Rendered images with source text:

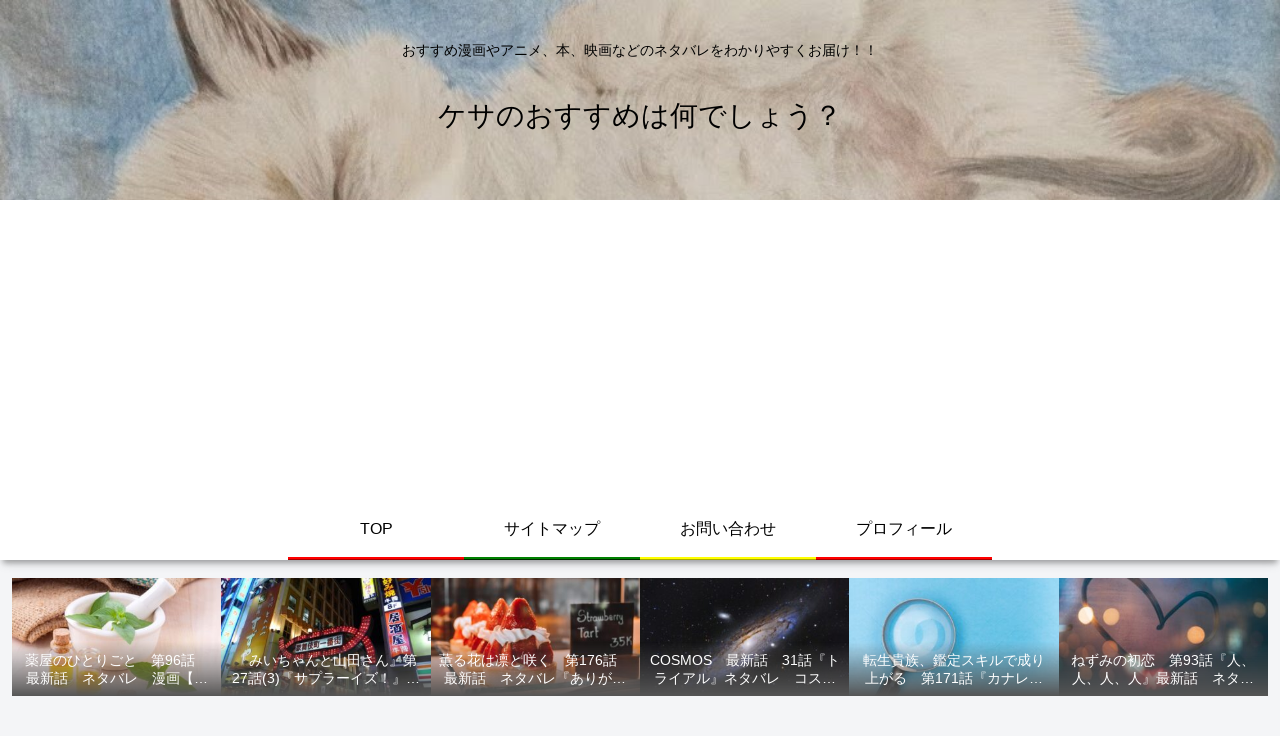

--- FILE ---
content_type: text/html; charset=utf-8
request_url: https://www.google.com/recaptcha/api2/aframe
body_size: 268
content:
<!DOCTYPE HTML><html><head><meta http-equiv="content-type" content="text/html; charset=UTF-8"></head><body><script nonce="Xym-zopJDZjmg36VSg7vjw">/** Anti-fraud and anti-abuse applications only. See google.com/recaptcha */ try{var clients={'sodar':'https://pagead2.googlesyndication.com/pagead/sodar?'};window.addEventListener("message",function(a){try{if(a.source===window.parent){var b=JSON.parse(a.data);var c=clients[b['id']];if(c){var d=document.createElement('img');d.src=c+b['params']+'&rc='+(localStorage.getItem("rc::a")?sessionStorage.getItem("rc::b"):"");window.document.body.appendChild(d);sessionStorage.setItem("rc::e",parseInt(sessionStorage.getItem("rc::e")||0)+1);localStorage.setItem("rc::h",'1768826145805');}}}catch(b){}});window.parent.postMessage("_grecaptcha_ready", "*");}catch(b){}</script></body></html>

==

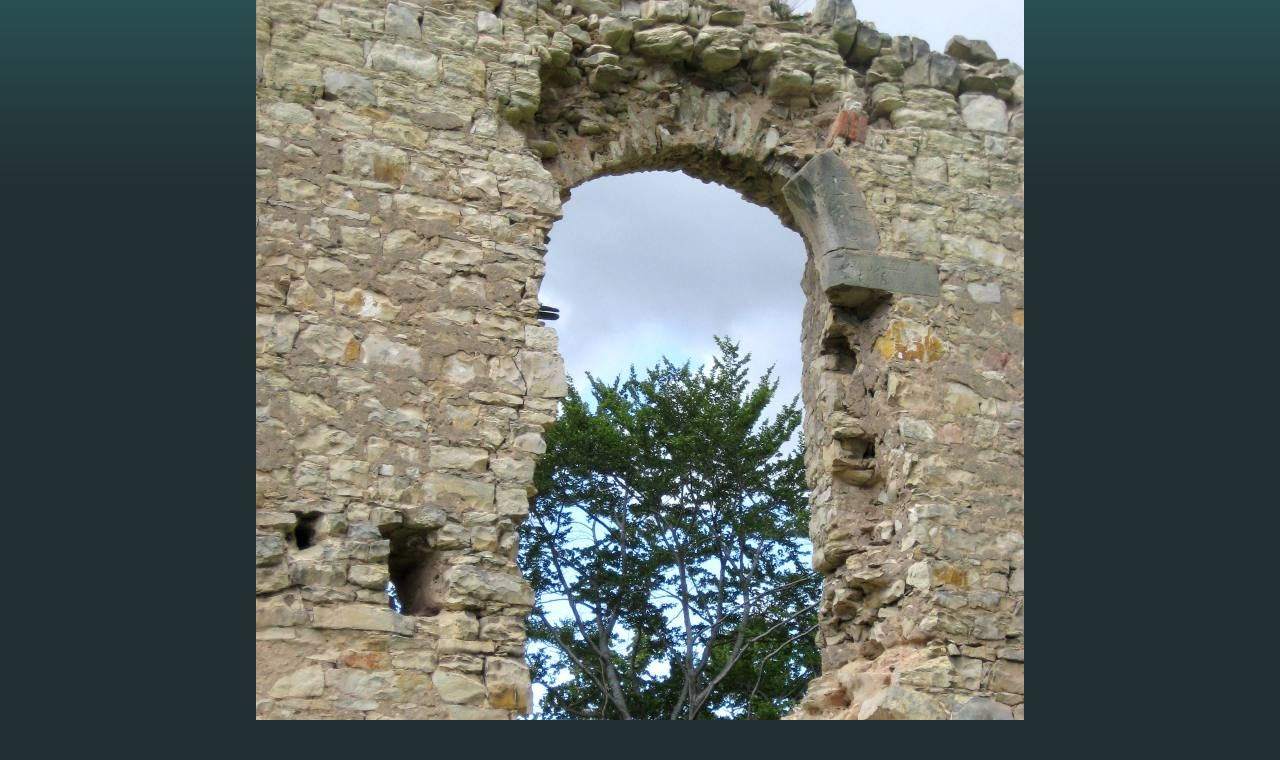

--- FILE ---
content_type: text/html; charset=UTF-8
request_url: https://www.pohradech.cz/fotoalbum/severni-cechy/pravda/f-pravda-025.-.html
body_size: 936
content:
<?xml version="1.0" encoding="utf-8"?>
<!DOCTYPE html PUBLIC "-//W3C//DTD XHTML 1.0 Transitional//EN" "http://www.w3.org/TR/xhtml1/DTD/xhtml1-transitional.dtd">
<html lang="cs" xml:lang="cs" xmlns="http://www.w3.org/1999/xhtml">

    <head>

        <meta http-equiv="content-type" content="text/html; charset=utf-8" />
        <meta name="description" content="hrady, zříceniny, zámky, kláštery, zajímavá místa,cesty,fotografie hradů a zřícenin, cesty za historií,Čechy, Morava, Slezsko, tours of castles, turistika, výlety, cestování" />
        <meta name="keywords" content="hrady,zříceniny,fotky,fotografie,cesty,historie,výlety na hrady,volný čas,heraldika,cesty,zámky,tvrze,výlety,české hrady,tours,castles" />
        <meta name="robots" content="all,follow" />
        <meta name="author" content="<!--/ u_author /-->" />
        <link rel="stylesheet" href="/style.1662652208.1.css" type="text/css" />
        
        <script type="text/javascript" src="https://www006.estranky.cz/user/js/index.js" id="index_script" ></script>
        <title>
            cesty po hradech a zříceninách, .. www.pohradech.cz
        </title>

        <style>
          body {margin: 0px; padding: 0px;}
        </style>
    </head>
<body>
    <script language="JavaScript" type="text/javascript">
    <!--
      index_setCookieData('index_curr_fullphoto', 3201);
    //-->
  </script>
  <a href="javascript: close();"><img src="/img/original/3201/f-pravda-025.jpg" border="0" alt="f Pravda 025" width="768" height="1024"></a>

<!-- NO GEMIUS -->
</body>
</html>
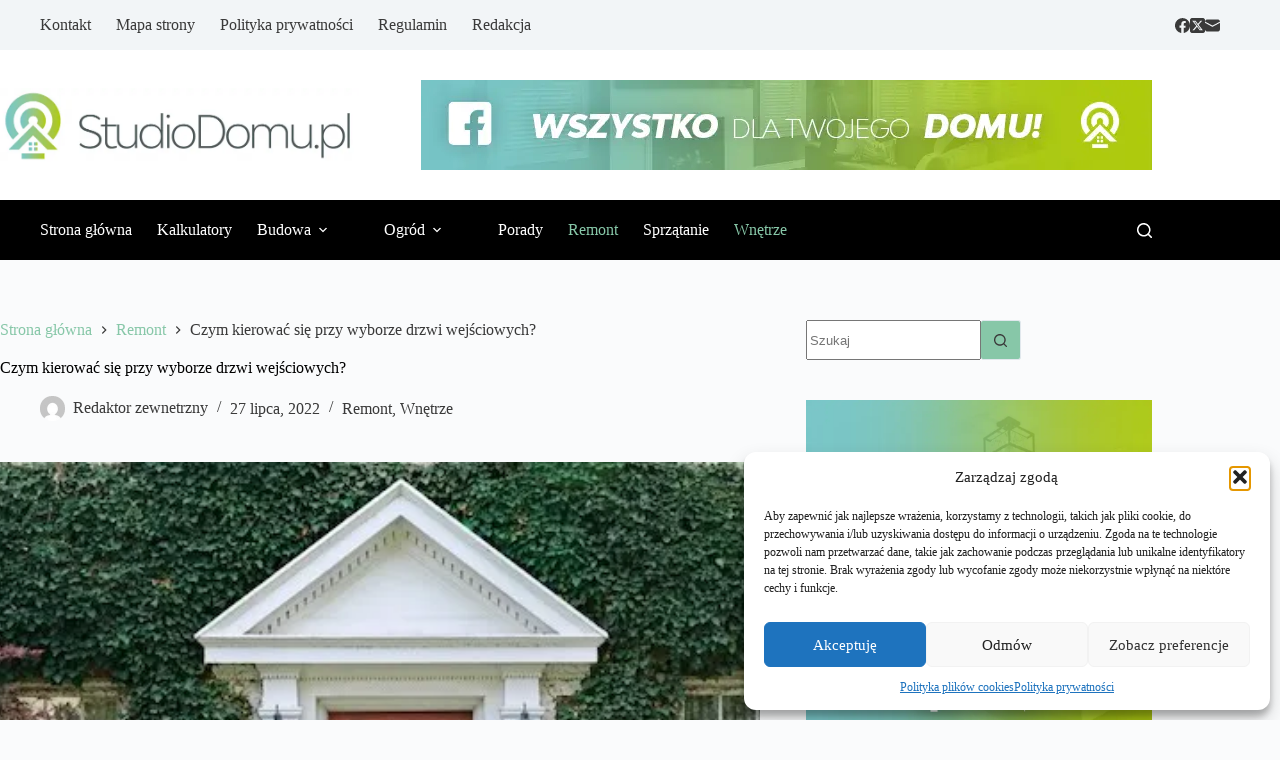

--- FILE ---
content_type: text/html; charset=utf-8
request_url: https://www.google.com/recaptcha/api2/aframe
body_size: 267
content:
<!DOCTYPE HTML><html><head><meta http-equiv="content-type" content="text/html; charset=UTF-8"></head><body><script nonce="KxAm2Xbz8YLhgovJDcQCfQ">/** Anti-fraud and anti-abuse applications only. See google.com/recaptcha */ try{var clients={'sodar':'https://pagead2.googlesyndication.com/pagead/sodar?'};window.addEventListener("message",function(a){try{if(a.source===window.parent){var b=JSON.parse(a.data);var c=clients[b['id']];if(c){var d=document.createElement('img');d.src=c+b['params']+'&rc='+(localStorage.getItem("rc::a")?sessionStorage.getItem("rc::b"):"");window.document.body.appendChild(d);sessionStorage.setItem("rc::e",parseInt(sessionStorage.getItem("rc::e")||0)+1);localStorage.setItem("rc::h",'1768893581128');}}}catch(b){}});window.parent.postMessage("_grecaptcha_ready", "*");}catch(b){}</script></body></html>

---

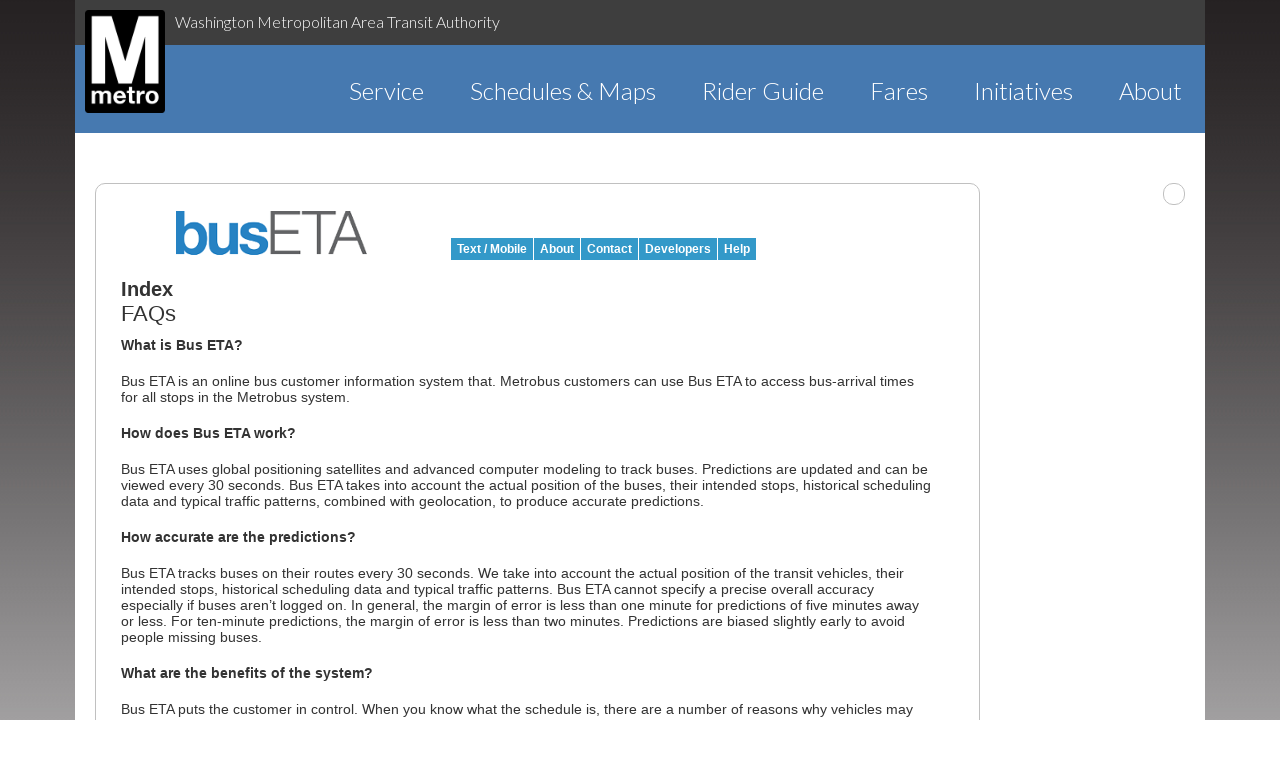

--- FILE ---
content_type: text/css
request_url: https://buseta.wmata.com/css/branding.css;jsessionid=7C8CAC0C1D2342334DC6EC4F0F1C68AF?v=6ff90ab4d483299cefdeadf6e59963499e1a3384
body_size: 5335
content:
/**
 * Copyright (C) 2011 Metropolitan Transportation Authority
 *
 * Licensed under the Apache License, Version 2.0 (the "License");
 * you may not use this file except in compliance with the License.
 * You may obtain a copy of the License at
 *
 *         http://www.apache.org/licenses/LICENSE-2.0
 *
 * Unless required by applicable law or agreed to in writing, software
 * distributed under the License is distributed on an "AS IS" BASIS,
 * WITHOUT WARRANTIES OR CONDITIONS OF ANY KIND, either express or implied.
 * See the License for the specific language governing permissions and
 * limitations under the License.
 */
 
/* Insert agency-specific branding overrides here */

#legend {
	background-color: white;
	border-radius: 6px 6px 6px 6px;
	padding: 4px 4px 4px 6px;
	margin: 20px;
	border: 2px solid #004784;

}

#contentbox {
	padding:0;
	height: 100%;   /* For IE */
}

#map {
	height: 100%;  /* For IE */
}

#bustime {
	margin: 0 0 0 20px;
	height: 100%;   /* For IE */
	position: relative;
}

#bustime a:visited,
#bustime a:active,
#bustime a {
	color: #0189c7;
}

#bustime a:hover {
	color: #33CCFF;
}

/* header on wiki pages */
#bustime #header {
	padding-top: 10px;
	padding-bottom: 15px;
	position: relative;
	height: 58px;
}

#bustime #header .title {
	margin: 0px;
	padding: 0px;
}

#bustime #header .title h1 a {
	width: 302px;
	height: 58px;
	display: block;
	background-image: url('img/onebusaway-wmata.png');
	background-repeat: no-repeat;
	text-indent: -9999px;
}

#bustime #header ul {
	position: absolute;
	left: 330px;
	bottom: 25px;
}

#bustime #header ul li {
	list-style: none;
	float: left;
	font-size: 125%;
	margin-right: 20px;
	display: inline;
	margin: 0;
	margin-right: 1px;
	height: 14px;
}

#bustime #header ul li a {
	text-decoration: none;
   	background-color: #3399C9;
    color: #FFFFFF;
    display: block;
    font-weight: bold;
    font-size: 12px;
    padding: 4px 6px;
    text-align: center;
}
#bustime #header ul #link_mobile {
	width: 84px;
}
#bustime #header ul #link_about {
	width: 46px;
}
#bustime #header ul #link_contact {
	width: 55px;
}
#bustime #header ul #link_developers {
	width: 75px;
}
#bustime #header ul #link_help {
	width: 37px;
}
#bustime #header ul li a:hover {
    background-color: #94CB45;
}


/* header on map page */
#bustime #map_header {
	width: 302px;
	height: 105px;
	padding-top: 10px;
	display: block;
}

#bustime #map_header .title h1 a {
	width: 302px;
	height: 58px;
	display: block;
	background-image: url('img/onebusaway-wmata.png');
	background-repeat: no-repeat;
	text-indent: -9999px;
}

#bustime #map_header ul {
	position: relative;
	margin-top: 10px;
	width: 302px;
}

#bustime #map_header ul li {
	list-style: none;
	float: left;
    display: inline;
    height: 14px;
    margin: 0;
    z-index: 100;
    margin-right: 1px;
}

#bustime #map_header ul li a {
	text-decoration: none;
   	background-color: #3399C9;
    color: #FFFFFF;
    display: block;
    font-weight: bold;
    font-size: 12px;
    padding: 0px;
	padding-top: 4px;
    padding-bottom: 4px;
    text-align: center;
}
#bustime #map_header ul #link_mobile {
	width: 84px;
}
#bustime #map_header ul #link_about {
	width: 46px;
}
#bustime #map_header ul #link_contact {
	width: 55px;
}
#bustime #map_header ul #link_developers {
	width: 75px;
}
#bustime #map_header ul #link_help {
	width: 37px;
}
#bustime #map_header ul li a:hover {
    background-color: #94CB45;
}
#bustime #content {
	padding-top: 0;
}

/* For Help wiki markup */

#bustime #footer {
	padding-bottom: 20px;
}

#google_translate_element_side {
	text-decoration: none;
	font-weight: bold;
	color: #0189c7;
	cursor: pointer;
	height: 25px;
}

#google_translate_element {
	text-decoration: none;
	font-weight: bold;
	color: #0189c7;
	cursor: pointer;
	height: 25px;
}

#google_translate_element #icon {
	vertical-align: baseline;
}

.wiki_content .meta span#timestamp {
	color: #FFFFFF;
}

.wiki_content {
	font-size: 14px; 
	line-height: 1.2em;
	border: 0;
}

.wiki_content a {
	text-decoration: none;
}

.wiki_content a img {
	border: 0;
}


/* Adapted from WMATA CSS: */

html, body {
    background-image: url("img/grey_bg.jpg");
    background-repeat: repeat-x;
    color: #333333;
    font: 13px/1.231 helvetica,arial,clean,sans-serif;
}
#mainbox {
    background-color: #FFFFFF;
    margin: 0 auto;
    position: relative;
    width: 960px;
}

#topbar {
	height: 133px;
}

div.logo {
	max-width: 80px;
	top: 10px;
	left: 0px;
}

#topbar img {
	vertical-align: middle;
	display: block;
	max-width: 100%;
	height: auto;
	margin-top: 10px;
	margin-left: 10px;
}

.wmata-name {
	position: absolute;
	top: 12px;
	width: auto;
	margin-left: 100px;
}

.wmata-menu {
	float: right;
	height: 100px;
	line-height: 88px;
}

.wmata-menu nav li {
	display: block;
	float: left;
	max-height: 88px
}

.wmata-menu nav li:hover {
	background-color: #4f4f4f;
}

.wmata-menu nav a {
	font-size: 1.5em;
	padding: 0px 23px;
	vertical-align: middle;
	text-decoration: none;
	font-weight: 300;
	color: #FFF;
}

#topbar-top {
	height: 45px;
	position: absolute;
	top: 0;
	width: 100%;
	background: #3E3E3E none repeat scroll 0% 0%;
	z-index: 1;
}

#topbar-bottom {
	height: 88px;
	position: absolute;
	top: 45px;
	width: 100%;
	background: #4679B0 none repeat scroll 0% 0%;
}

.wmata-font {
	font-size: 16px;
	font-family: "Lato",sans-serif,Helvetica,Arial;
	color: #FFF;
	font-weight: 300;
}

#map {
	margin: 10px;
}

• **TASK STATEMENT**:
Across all the entries above, how many lines have the word "pravda" in them? Only the number, please.

• **YOUR RESPONSE**:
2